* EXERCISE DETAILS *
What you return must be every line from the beginning of the data through the line holding "Kitchen by ESTUDIO 5 DISEÑO Y DECORACIÓN", unchanged.

* DATA EXTRACT *
----------

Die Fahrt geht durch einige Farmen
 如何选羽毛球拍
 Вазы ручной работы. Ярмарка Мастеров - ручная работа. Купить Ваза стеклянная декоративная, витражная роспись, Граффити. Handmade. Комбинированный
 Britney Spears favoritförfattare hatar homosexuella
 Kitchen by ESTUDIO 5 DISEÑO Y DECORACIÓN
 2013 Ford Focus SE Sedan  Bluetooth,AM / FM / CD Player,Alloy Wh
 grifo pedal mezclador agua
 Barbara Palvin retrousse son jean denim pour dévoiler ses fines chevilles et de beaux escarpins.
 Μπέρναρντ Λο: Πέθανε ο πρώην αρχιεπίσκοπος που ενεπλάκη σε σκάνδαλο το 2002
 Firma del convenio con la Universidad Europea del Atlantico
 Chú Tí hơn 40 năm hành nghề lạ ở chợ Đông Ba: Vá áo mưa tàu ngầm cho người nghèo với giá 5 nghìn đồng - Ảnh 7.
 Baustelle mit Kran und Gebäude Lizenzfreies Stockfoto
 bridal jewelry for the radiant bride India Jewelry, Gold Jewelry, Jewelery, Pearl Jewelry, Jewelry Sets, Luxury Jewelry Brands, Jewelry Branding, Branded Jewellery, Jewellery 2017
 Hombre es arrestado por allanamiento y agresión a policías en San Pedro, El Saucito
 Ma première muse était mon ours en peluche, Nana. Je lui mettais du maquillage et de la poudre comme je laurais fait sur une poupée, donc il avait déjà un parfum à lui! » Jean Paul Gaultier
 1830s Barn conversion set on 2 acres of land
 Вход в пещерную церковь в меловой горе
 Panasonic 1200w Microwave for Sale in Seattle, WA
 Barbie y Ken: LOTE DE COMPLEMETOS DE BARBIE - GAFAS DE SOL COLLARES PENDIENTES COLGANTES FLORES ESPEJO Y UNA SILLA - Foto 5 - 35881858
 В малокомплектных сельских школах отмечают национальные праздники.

----------

* RESPONSE *
Die Fahrt geht durch einige Farmen
 如何选羽毛球拍
 Вазы ручной работы. Ярмарка Мастеров - ручная работа. Купить Ваза стеклянная декоративная, витражная роспись, Граффити. Handmade. Комбинированный
 Britney Spears favoritförfattare hatar homosexuella
 Kitchen by ESTUDIO 5 DISEÑO Y DECORACIÓN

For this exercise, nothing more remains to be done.